Rückblick: Theaterpreis Berlin an She She Pop

Veröffentlicht am 5 Mai 2019

Für seine besonderen Verdienste um das deutschsprachige Theater zeichnete die Stiftung Preußische Seehandlung das Performancekollektiv She She Pop (d.s. Mieke Matzke, Lisa Lucassen, Ilia Papatheodorou, Berit Stumpf, Johanna Freiburg, Fanni Halmburger, Elke Weber und Sebastian Bark) mit dem Theaterpreis Berlin 2019 aus.

Der mit 20.000 Euro dotierte Theaterpreis Berlin wurde am 5. Mai 2019 im Rahmen des 56. Theatertreffens im Haus der Berliner Festspiele vom Regierenden Bürgermeister und Vorsitzenden des Rates der Stiftung Preußische Seehandlung, Michael Müller, verliehen.

Theaterpreis Berlin 2019 © gezett

BEGRÜNDUNG DER JURY

Als sich 1993 die Studentinnen Mieke Matzke, Lisa Lucassen, Ilia Papatheodorou und Berit Stumpf an der Universität Gießen für das Szenische Projekt «Sesam, Sex und Salmonellen» zusammentaten, hätte kaum jemand vermutet, dass das frisch gegründete Performancekollektiv She She Pop einmal Theatergeschichte schreiben würde. Vier Studentinnen lasen, inspiriert von Marina Abramovics «Biography», aus ihren vertauschten Teenager-Tagebüchern vor – am Institut für Angewandte Theaterwissenschaft galt damals schon ein erweiterter Theater- und Performancebegriff. Diesem Ansatz sind die mittlerweile acht ständigen Mitglieder – d.s. neben den eingangs genannten Gründungsmitgliedern Johanna Freiburg, Fanni Halmburger, Elke Weber und Sebastian Bark – erstaunlich treu geblieben.

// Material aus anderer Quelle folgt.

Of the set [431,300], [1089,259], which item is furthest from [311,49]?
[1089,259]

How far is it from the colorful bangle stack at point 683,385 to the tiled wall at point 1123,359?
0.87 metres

Wie kaum eine andere Theatergruppe hat She She Pop das Individuelle und Kollektive immer wieder neu zum Spielmaterial gemacht. Ob mithilfe von Gameshow-Dramaturgien in den frühen Arbeiten, wo die Performerinnen miteinander in Wettstreit traten, ob im Dialog mit ihren Vätern, Müttern oder ost- sozialisierten Kolleg*innen: Stets sammelte She She Pop subjektive Erfahrungen, um sie mit und gegenüber dem Publikum zu kollektivieren. Dabei wählen sie ihre Fragestellungen entlang ihrer Lebensphasen, angefangen beim Selbstbild als junge Künstlerinnen, die sich auf einem männerdominierten Theater-«Markt» erst erfinden müssen, über die eigenen Familiengründungen und Generationenkonflikte hin zu Fragen sozialer Gerechtigkeit und Möglichkeiten der Solidarität. She She Pop finden dabei Wege, auch beklemmende Gefühle wie Neid oder Scham unverblümt anzusprechen und in eine befreiende Bühnensituation einzuspeisen, die sie als «utopische Kommunikation» bezeichnen.

She She Pop haben mit ihren klugen und unterhaltsamen, im besten Sinne populären Bühnenarbeiten nicht nur mit dazu beigetragen, neben dem traditionellen Regie- und Literaturtheater die Praxis kollektiver Autorschaft zu etablieren. Sie haben auch eine ihnen gemäße, solidarische Arbeitspraxis entwickelt, einen feministischen Gegenentwurf zu den herkömmlichen Strukturen am Stadttheater. Die dabei entstehenden Reibungen fließen sofort in die Kunst zurück, getreu der weisen Einsicht: «Wir sind uneins und sehen das als Bereicherung».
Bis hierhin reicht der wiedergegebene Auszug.